Let's say a query uses 3000 watts for 10 seconds. That's probably within an order of magnitude because a 300w consumer GPU can do quite a lot in 10s, but the bigger models will be using a bit more hardware.

If every bit of that 0.00833 kWh of that went into boiling some water, you could vaporize about 13 grams or about 1/40th of a bottle of water.

We then need to consider that the data center cooling system will add about 1/3 more, and that to produce that electricity in a 40% efficient (coal) power station entirely cooled by evaporative cooling would a little more than double it again.

But we should also consider that not all thermal power stations are that inefficient, that even in evaporative cooling setups significant heat is removed by conductive b means, most thermal power stations in the US West are air cooled, and a lot of power will be coming from renewables. On a cowboy calculus basis you're back to 1/40th of a bottle or less.

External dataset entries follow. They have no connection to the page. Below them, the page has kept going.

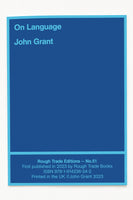 ON LANGUAGE - John Grant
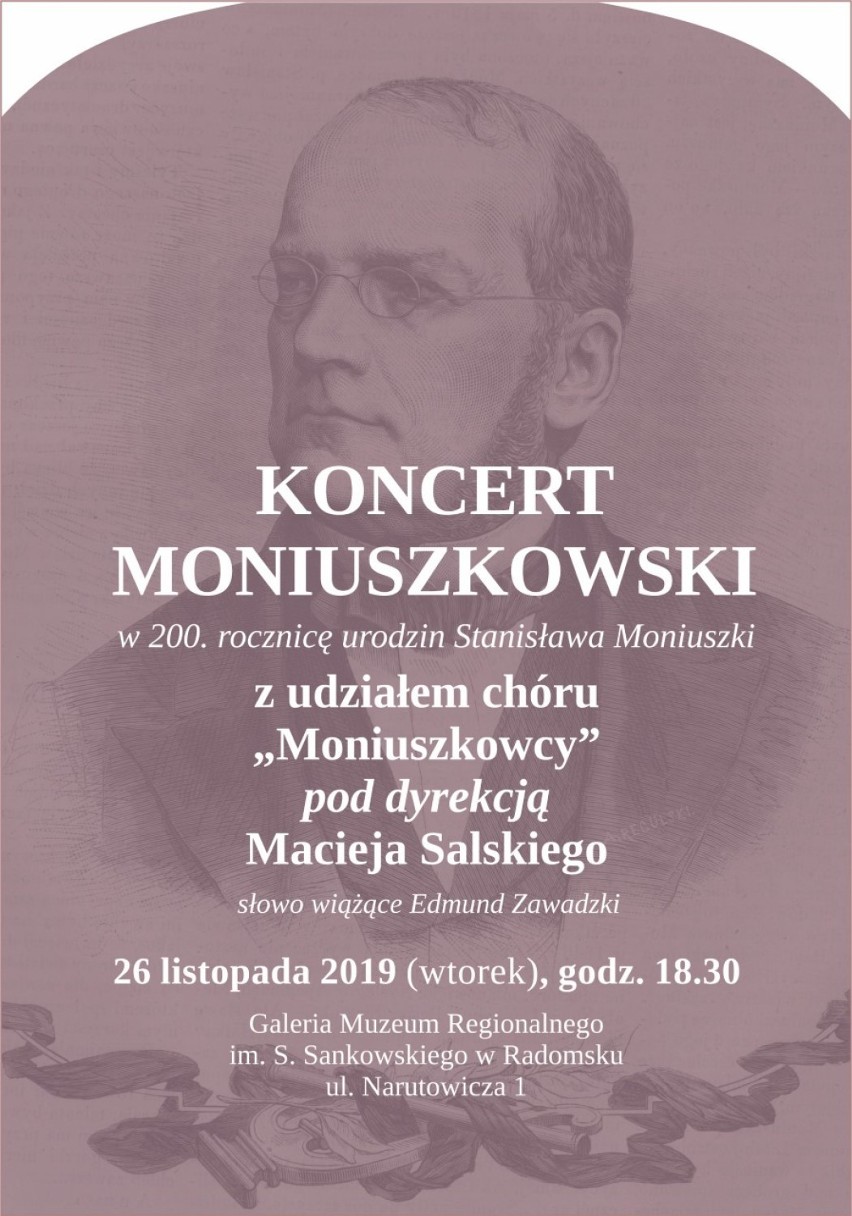 Muzeum Regionalne w Radomsku zaprasza na koncert "Moniuszkowców" 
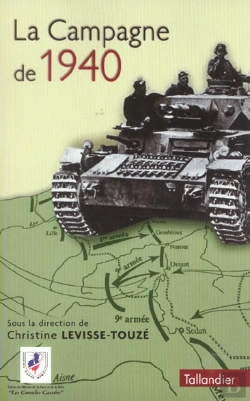 Bertrand.pt - La Campagne De 1940 ; Actes Du Colloque Du 16 Novembre 2000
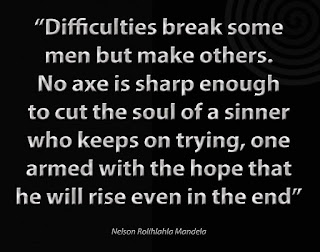 Staying Alive is Not Enough :Difficulties break some men but make others. No axe is sharp enough to cut the soul of a sinner who keeps on trying, one armed with the hope that he will rise even in the end. " Nelson Mandela "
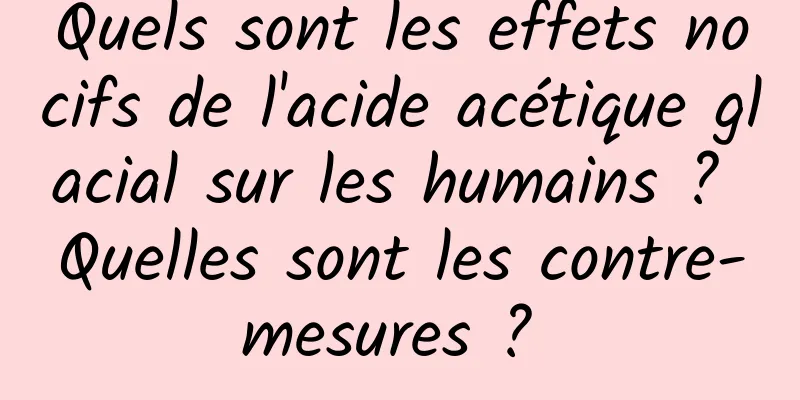 Quels sont les effets nocifs de l'acide acétique glacial sur les humains ? Quelles sont les contre-mesures ?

One could argue that this doesn't include the energy to train the model, but amortizing that over all the queries made during the economic lifetime of the model probably doesn't add much more than 1x the power used by a single query. I would say that shouldn't be included in what a single query costs anyway.

In any case it isn't anywhere near using a bottle of water.

Comment Re: Possible Weld Issue (Score 5, Insightful) 167

It is a big deal though. Pressure vessel and piping integrity are not typically major issues for a rocket this far along in development. Their QC program must be in a sad state for something like this to happen. It points to a culture that emphasizes speed and not quality, which completely aligns with how the CEO works and how the company is run. And that won't get better quickly.